Asie

Mousson meurtrière, de l'Inde au Népal

Un tiers du Bangladesh sous les eaux cet été, les rues de Bombay envahies par des torrents boueux, comme en Assam, au Bihar ou au Bengale occidental: la mousson particulièrement violente cette année a déjà fait plus de 1 200 morts à travers le sous-continent indien

En Inde

Bombay, la capitale économique du pays, a reçu depuis mardi des pluies de mousson particulièrement violentes qui ont inondé ses rues et paralysé l’activité bouillonnante de la ville de 20 millions d’habitants, située sur la côte ouest. «Cinq personnes sont mortes dans les inondations de Bombay. Quatre d’entre elles dont deux enfants ont péri à cause de l’effondrement d’un mur dans un bidonville et une autre a été électrocutée», a déclaré à l’AFP Tanaji Kamble, un responsable du gouvernement local.

Mardi, les piétons sur certaines artères se sont retrouvés immergés jusqu’aux hanches dans des flots boueux. L’eau s’infiltrait dans l’habitacle de voitures par le plancher. Les autorités avaient dû fermer le réseau de trains de banlieue, qui transporte chaque jour des millions de personnes. Des dizaines de vols et de trains ont été annulés en raison des pluies de mousson qui s’abattent avec une rare violence sur la capitale économique de l’Inde.

Dans le bidonville de Dharavi, l’un des plus grands d’Asie, l’eau a recouvert la plupart des zones basses.

La situation s’améliorait mercredi et tendait vers un retour à la normale. Les écoles et de nombreux bureaux restaient cependant fermés.

Ces inondations ont réveillé dans la mémoire des habitants de cette cité de l’argent-roi le spectre de celles de 2005, où un millier de personnes avaient péri. Les scientifiques attribuent les inondations endémiques de Bombay à son rapide développement urbain qui étouffe le système de canalisations.

Au Bangladesh et au Népal

Le Croissant Rouge local a qualifié les inondations de pires jamais enregistrées dans le pays. «Les eaux se répandent du nord du pays vers le centre, recouvrant des villages entiers, beaucoup de communautés sont isolées, et n’ont aucun accès par la route», selon M. Mozharul Huq, secrétaire général du Croissant Rouge du Bangladesh.

Quelque 16 millions de personnes au Népal, au Bangladesh et en Inde sont touchées par les inondations liées à la mousson. «La situation ne cesse d’empirer. Au Népal, où les eaux commencent à refluer, nos équipes font face à des communautés qui ont perdu leur maison, leurs papiers d’identité, tout, et au Bangladesh et en Inde, le nombre de personne affectées croît d’heure en heure, alors que les eaux montent», a déclaré Jagan Chapagain, sous-secrétaire général pour les programmes et opérations auprès de la Fédération.

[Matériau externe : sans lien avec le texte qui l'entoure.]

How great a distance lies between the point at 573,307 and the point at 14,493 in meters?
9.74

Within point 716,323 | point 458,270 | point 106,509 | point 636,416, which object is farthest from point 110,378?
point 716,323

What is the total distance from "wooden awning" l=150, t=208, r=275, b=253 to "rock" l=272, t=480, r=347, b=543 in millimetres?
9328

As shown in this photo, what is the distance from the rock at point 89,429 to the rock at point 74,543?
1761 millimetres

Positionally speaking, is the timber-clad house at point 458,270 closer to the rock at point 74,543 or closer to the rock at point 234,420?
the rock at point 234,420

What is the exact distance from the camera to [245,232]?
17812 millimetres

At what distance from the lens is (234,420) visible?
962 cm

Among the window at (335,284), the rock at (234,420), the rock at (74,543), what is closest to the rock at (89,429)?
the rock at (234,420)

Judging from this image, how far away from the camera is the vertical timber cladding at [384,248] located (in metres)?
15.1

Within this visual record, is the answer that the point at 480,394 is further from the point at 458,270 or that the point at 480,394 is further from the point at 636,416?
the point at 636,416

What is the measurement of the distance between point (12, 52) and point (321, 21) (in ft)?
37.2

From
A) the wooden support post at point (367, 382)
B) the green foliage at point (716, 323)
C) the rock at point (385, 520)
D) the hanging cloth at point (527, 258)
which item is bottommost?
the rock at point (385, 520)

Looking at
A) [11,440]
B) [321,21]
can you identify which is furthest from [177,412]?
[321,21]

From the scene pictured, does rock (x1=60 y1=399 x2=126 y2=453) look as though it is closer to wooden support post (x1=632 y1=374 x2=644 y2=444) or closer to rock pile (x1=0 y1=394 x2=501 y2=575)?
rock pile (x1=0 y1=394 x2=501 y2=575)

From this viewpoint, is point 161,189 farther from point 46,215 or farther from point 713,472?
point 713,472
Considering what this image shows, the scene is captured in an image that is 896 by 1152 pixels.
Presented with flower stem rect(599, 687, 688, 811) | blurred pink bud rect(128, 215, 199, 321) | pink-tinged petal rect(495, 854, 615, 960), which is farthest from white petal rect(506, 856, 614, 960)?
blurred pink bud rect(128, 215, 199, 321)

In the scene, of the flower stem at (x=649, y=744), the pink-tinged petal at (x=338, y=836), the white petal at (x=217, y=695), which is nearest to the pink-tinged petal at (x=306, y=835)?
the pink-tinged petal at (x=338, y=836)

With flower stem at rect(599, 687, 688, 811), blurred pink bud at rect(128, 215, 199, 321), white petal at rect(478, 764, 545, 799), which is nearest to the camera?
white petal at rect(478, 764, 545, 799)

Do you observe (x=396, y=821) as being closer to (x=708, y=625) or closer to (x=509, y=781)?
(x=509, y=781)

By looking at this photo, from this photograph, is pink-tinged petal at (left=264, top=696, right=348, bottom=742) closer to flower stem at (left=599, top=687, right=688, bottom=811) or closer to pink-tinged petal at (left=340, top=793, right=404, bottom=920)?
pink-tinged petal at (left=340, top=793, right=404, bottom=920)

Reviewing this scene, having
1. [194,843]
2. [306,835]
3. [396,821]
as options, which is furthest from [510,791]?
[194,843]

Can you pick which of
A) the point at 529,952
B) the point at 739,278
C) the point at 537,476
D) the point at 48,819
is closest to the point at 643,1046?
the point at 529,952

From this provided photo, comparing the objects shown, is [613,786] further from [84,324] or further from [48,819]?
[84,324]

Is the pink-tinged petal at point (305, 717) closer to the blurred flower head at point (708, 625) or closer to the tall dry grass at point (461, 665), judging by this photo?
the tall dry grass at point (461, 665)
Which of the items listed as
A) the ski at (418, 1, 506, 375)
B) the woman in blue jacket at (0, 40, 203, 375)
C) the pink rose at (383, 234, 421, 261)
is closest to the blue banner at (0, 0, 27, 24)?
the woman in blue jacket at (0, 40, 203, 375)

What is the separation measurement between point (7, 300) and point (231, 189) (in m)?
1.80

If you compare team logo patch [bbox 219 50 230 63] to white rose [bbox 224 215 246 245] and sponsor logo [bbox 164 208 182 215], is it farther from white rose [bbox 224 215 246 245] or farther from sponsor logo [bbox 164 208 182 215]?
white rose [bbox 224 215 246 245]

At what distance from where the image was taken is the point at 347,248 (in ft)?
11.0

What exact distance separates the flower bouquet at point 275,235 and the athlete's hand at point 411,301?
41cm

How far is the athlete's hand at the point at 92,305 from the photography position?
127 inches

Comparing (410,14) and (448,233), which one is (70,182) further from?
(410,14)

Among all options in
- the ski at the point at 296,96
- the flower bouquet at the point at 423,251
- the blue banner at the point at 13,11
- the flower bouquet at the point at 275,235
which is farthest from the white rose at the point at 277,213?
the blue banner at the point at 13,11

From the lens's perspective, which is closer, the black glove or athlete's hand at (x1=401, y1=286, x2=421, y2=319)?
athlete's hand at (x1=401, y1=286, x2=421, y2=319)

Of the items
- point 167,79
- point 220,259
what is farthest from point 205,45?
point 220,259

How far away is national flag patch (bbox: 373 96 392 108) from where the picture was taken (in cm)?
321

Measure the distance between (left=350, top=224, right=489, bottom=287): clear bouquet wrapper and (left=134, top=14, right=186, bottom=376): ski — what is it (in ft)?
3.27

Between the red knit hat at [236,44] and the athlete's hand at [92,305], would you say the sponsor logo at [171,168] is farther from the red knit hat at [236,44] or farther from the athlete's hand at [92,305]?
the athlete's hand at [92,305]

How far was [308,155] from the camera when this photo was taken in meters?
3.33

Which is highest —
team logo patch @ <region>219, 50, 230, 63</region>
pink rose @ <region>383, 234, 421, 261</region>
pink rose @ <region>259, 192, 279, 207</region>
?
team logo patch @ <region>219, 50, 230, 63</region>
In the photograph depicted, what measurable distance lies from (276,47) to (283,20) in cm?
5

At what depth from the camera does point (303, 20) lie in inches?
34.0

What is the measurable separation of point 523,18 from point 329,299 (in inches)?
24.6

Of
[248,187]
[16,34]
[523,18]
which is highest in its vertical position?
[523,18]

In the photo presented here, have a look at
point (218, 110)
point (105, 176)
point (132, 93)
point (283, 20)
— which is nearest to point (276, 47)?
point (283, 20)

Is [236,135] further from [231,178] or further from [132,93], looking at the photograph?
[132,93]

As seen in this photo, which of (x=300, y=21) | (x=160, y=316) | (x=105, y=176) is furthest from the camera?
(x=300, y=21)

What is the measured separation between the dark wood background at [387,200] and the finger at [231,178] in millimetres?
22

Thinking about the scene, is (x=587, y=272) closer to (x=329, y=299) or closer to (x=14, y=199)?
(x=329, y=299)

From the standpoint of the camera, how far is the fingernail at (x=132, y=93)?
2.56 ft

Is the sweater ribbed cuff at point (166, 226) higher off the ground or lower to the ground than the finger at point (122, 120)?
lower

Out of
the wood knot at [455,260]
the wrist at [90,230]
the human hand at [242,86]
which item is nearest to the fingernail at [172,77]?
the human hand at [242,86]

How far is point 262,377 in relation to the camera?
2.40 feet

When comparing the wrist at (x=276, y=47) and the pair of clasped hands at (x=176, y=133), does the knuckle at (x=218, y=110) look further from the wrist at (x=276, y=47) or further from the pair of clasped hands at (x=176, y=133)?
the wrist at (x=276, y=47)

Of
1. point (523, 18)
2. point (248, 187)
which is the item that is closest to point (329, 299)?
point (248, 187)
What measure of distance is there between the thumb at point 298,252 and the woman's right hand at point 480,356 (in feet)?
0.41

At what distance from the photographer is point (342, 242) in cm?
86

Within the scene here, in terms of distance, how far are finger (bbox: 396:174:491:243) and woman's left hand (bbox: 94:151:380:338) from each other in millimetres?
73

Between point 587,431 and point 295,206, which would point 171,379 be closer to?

Selon lui, il s’agit des «plus graves inondations en Asie du Sud depuis plusieurs décennies. Des communautés entières sont coupées de tout, le seul moyen de venir en aide à ces villages est le bateau, et beaucoup n’ont presque plus de vivres».

La Fédération et le Croissant-Rouge du Népal ont lancé un appel à l’aide global d’environ 3,5 millions de francs suisses (3 millions d’euros) pour venir en aide à 81 000 personnes vivant dans les régions les plus touchées. Au Bangladesh, la Fédération et le Croissant-Rouge du pays devraient lancer un appel similaire dans les prochains jours.

Enfin, pour l’Inde, la Fédération a débloqué une aide d’urgence de 320 000 francs suisses (281 000 euros) fin juillet. Un deuxième versement est prévu dans les prochains jours.

Une série d’inondations et de glissements de terrain frappe le sous-continent depuis la deuxième semaine d’août, au moment où la mousson fait sentir ses effets sur les parties nord et est de la région.

Chaque année, des centaines de personnes meurent dans les glissements de terrain et les inondations provoqués par la mousson, qui frappe début juin le sud de l’Inde et balaie l’Asie du Sud durant quatre mois.